My friend Mike and I have been working on a plan for a new product. Mike likes to look me in the eye and say: “Arthur, we are not geniuses.” This is his way of reminding me that we need to get a move on, because somewhere, someone else has already thought of the same idea, and may get it done faster or better than we can. Almost anyone who has tried to think up a new business idea knows this desperate feeling well.
In the face of it, the trick to sleeping at night is to remember that competition is a good thing, and that bad competition is an even better thing. Someone else’s precedent softens up the market, or at least provides a case study from which you can pretend to learn. And it’s endlessly comforting to know that someone else agrees that your idea is a good one, even if he or she is your new competitor and arch-enemy.
I’ve just discovered a wonderful example of this. On Monday, we received 3 000 copies of our latest children’s book, Wie Is Dit? The book comprises 12 Bible stories, each one told in a single, wacky illustration by artist Louis Barnard. It’s an astonishing book for many reasons, not least that Barnard negotiates a tricky line between genuine love and respect for the stories and a bold, modern retelling (see Daniel in the lions’ den below) that I, for one, have just never seen in a religious children’s book before.
While every publisher dreams of publishing a book with no clear precedent, such luck comes with a heavy dose of initial anxiety: “Sure, I may think this book is good, but no one has done this before — can I really sell this thing?” Had Mike been there yesterday, he would have said simply: “Arthur, you are not a genius.”
No, I certainly am not. It turns out that Louis and I were beaten to true originality by at least 600 years. The Holkham Bible, described on the British Library website as a “celebrated picture-book”, was a collection of illustrated Bible stories modernised to appeal to 14th-century Londoners.
Drawing on an article in Time Out London, über-blogger Cory Doctorow explains: “It features Mary being ribbed for getting knocked up, Noah reeling with drink, and Jesus (residing among the cockneys of Paternoster Row) literally reassembling a lad who falls off a roof and falls into many pieces […] and many other elements that are emblematic of life in 1330s London.”

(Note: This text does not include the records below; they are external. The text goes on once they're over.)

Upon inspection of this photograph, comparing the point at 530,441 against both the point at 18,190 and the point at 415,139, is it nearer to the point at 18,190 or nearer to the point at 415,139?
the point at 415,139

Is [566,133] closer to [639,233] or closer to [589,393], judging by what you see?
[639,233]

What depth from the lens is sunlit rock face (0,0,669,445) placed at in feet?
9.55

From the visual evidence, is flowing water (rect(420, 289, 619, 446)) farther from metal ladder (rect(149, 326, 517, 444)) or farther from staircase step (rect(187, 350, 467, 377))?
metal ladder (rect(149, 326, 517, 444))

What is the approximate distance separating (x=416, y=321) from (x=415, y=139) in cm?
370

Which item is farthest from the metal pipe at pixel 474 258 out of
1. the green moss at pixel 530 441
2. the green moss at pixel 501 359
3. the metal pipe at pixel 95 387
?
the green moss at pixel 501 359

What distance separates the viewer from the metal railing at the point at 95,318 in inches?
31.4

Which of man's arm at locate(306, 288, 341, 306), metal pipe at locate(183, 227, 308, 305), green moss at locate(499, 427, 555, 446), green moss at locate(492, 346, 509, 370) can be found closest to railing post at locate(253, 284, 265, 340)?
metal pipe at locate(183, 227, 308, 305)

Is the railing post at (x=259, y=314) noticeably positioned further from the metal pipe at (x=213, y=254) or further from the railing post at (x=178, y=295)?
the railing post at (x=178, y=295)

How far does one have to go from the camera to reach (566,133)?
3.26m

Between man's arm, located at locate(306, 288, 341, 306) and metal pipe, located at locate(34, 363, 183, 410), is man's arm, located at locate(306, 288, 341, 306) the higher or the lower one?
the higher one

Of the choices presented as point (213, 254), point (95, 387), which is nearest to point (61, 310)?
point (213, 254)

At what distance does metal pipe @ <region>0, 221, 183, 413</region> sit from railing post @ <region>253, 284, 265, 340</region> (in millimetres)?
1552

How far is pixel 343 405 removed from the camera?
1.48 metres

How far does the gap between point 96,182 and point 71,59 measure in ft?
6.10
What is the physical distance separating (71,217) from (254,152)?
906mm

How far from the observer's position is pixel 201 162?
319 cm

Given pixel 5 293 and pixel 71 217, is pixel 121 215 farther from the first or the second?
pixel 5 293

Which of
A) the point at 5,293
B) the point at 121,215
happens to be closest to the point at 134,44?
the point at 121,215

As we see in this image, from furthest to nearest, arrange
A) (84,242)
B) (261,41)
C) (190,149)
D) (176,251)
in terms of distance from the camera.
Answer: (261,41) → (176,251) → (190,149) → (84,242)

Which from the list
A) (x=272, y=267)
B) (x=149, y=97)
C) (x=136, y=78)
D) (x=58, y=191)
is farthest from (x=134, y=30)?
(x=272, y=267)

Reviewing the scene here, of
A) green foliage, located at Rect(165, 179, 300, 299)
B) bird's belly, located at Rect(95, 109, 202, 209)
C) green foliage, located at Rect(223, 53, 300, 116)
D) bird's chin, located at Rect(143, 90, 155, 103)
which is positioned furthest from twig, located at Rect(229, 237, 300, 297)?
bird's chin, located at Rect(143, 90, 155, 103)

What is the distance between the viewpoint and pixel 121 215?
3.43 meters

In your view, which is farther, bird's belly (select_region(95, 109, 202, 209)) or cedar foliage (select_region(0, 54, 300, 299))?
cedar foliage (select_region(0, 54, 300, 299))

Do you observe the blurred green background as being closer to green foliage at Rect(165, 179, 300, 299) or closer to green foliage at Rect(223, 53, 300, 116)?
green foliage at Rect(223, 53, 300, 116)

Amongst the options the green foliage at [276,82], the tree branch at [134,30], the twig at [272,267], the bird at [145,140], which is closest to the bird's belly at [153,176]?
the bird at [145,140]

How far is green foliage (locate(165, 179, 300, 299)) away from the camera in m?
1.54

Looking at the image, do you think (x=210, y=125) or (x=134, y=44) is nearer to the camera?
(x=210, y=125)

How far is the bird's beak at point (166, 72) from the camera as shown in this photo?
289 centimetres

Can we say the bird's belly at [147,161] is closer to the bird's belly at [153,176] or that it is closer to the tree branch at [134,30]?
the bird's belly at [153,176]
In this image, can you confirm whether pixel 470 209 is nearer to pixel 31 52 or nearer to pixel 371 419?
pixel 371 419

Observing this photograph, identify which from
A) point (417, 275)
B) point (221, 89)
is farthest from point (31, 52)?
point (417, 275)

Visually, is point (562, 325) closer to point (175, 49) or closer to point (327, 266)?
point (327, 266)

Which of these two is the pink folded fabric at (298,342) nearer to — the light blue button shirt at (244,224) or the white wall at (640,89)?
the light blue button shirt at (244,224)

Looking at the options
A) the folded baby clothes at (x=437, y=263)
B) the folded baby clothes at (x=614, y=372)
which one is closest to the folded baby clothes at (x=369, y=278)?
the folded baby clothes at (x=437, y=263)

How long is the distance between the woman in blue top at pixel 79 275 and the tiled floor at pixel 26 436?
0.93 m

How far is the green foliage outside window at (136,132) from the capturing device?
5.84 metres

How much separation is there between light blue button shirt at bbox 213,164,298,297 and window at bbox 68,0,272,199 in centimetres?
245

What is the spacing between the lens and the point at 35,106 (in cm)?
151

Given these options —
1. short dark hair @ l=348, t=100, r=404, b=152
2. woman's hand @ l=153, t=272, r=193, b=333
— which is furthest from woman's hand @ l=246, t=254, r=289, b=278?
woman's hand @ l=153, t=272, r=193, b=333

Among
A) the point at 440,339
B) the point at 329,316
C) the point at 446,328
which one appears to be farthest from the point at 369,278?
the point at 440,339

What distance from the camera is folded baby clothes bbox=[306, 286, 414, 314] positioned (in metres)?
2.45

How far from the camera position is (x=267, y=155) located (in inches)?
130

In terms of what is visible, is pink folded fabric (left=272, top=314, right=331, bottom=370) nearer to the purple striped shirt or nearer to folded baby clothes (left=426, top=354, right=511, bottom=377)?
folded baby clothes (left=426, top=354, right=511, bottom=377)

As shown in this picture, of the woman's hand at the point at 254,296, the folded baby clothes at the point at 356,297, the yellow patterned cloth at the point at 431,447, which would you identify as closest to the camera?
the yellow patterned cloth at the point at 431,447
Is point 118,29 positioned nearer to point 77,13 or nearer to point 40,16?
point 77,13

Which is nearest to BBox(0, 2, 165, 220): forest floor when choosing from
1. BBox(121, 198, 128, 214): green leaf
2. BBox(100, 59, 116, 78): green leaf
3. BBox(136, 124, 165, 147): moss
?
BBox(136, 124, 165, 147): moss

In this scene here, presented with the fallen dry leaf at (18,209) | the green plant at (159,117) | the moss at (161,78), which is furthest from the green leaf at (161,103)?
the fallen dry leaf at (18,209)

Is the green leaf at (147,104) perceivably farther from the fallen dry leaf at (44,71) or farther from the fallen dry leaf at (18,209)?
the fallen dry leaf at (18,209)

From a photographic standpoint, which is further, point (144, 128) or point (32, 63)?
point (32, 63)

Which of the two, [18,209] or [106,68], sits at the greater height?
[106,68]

The resemblance to Louis’s approach in Wie Is Dit? is stark. So it’s great news that, 600 years later, you can buy a British Library copy of the Holkham Bible on Amazon. The publisher’s press release quotes its editor, Michelle Brown, as saying: “It is a book you never tire of, for no matter how many times you look through it, there is more to admire and to intrigue. Every time I open the book and see the glowing colours and lively scenes — the sheer joie de vivre — I’m enchanted all over again.” Damn, I might just steal that for my Wie Is Dit? press release.
From its Amazon ranking, the Holkham Bible seems to be selling pretty well, even at £50 a copy. Our book’s about £11. Whew. That’s the kind of competition I like.